Additionally, just because people want you to participate in events and celebrations doesn’t mean you’re obligated to do so, said Robert Johansson, CEO and tech expert at imgkits. “Don’t over-schedule commitments, minimize (holiday) stress. If your schedule is so jam-packed with events and duties that you don’t have any time for yourself, it’s important to learn to say no. People who actually care about you will understand if you refuse an invitation, and it’s perfectly acceptable to cut corners. This can help you cope with the stress of the season.”
Money itself causes stress without the added pressure of the holidays, said Erin Papworth, MPH, a money coach and founder of Nav.it, a fintech start-up.
“Seventy percent of Americans feel anxiety around money, but there are small, daily habits you can create to help you not only cope better but also improve how you manage money, ultimately reducing that stress. For instance, try taking a moment every day to reflect on your purchases. This daily moment of money mindfulness can have a serious impact,” she said.
She pointed out that practicing mindfulness promotes “a better work ethic, productivity, listening skills, sleep — even improved financial habits.”
“When we practice daily, digestible financial habits, we’re 10 times more likely to achieve our financial goals.”
Implement Conscious Self-Care
Reducing stress is up to each of us.

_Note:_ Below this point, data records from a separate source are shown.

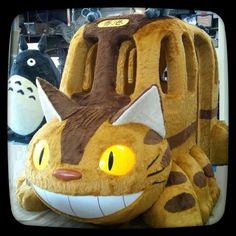 Catbus Hayao Miyazaki, Everything Is Awesome, Princess Mononoke, Cute Food, Totoro, Studio Ghibli, Pretty Cool, Neko, Holi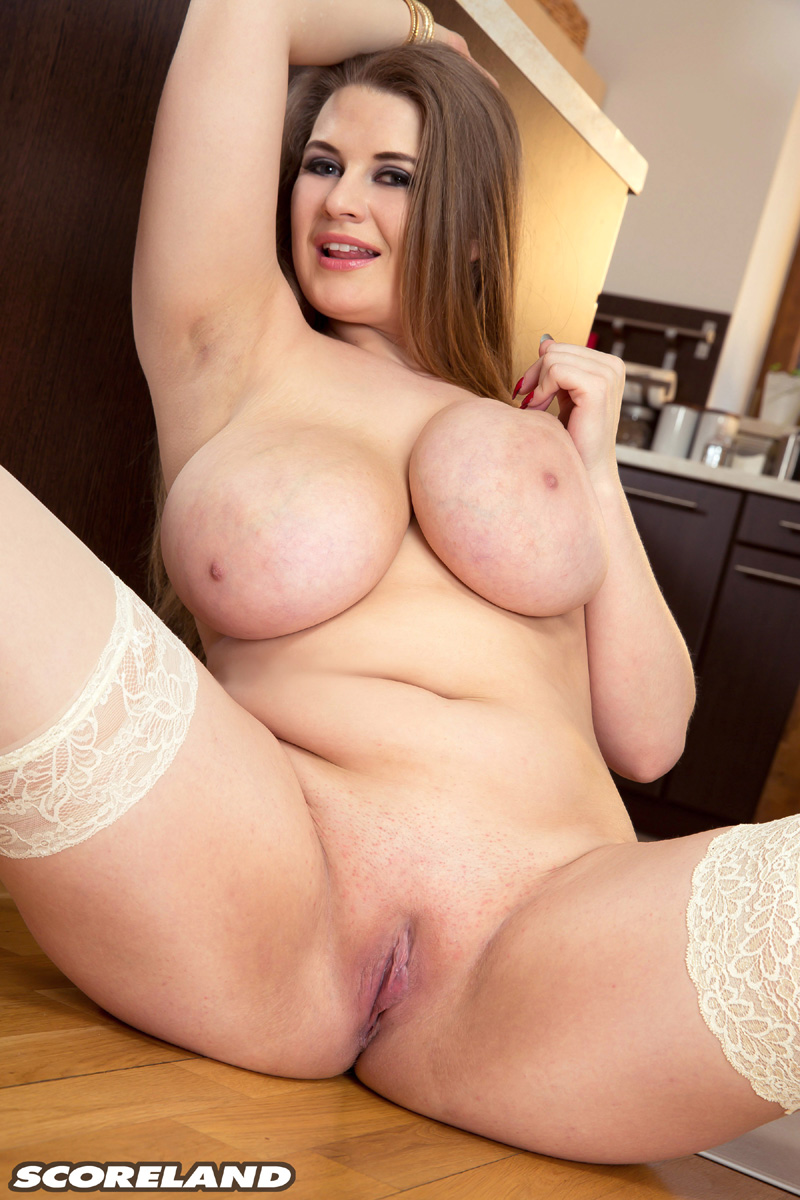 Big boobs pussy pic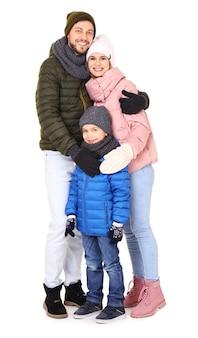 Família feliz em roupas quentes em fundo branco.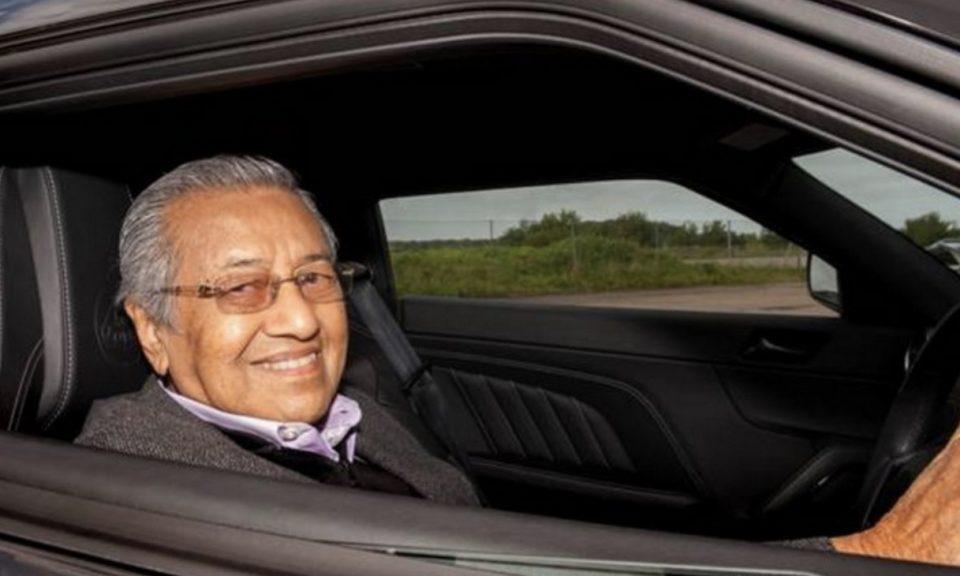 馬來西亞總理馬哈蒂爾領導該國邁向新的國家汽車項目。相片:Facebook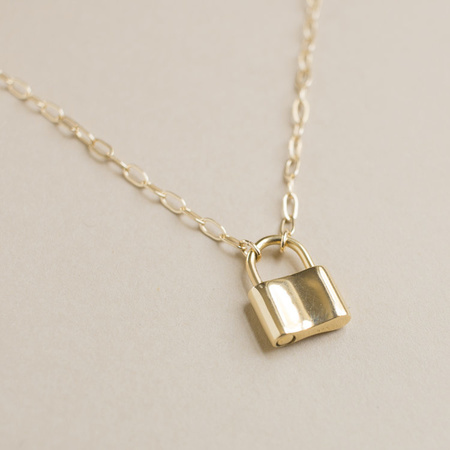 "Merewif Holmes 18"" Padlock Necklace - Gold"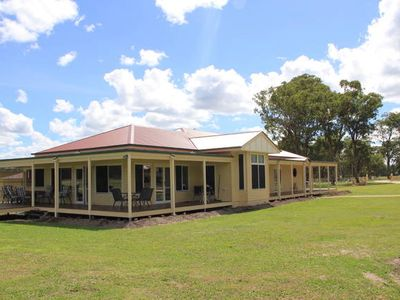 Photo for 4BR House Vacation Rental in Lyra, QLD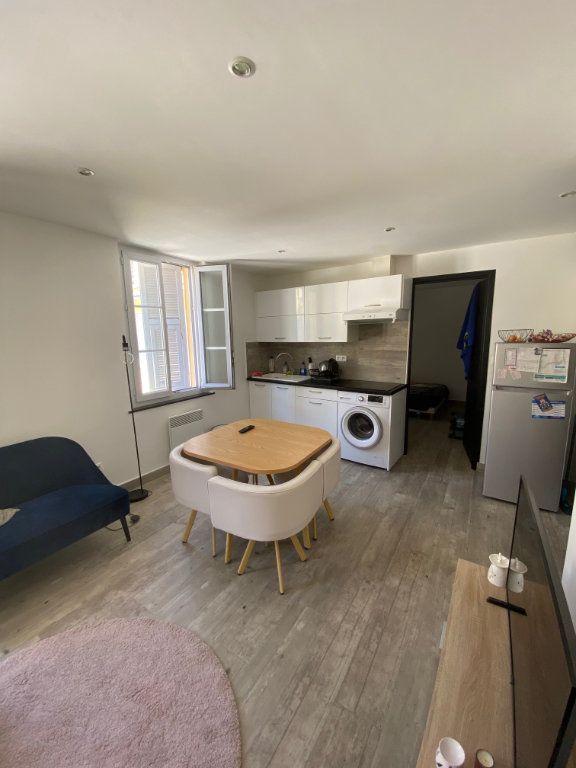 Appartement à louer 3 50.31m2 à Nice vignette-3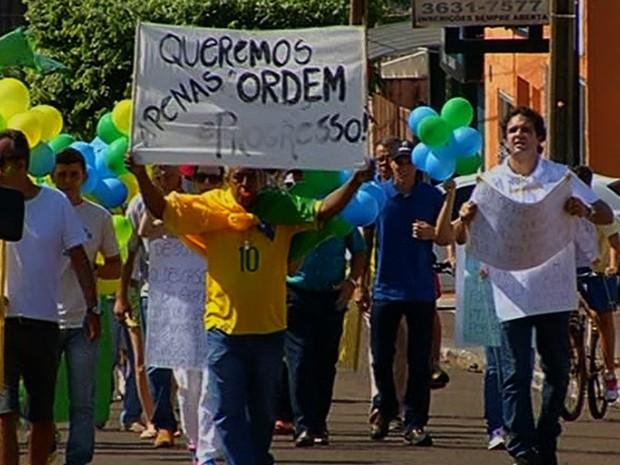 Manifestantes pediram fim da corrupção durante protesto em Jataí, Goiás (Foto: Reprodução/TV Anhanguera)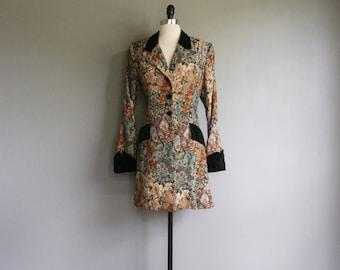 Vintage FLORAL Brocade VELVET Trim Coat 90s Style (s)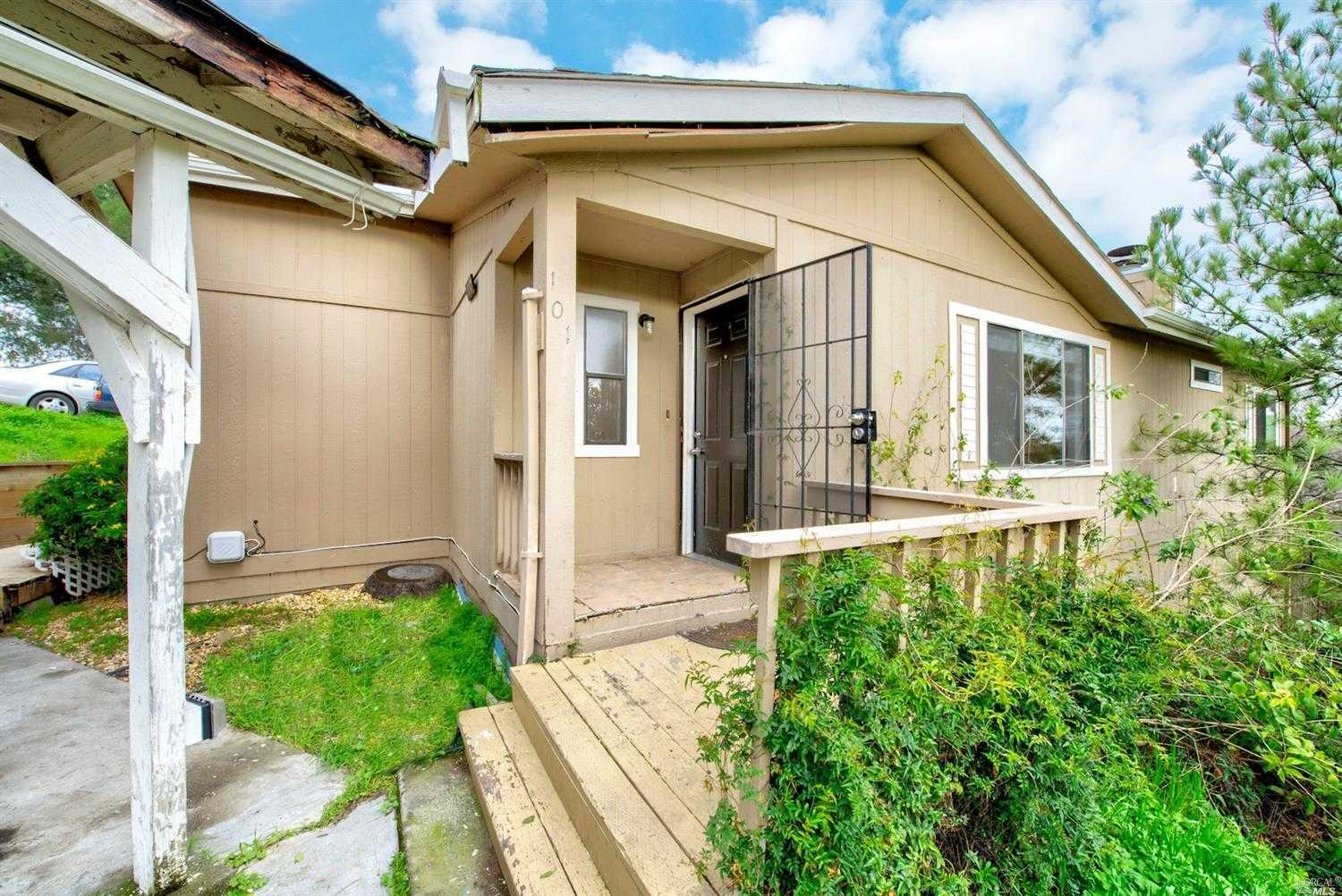 $420,000 - 3Br/2Ba -  for Sale in Martinez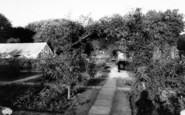 Bridgwater, The Rose Garden, Blake Gardens c.1965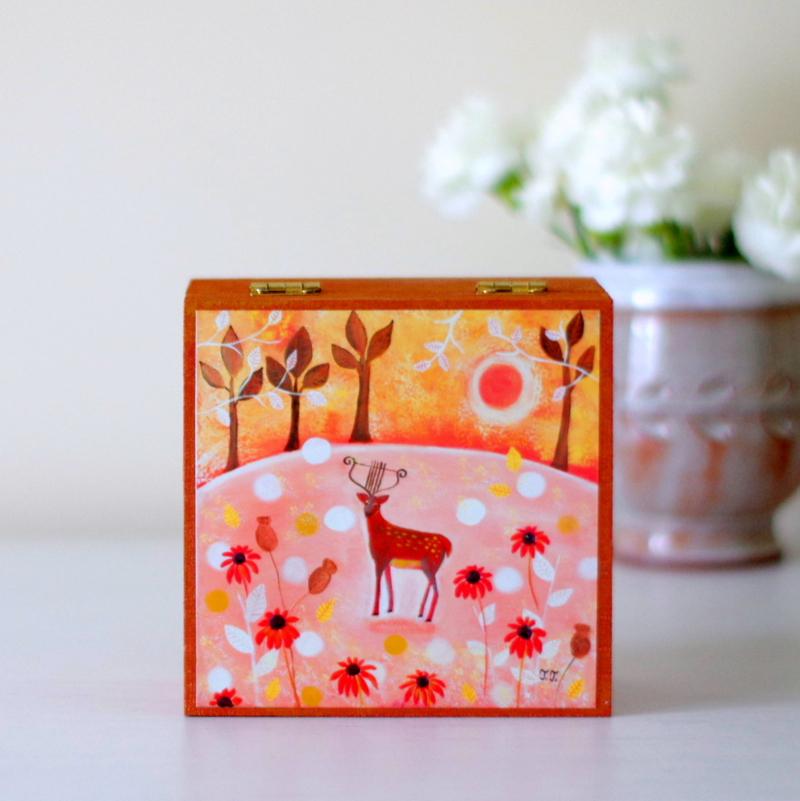 artist jewellery box, painted jewellery box, Teodora Paintings, Romania artist, Devon artist,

We can’t wait for others to do it for us, and we can’t put it off for another time.
Anthony Martin, CEO of Choice Mutual and a member of the Forbes Finance Council, said, “Not everyone is going to be surrounded by family and friends; and, for those people, keeping the holiday blues away is crucial. This could be cooking a nice meal, putting on a good movie or having a meal with loved ones over Skype. Not everyone can fly home for the holidays.
For those who work over the holidays and can’t take time off, Martin said, “For them it is important to take a step back, delegate and to not stress too much by placing too much importance on sales this time of year. Businesses are around all year, so you don’t have to put all your eggs in one basket.”
Get Back to the Basics
There are, of course, a dozen other simple, even free, ways to take care of yourself this time of year, according to Brad Cummins, financial expert and owner of Insurance Geek. These can include: Take a hot shower or bath; take a refreshing walk; get a pedicure; buy yourself flowers; decompress with an uplifting TV show or a great book.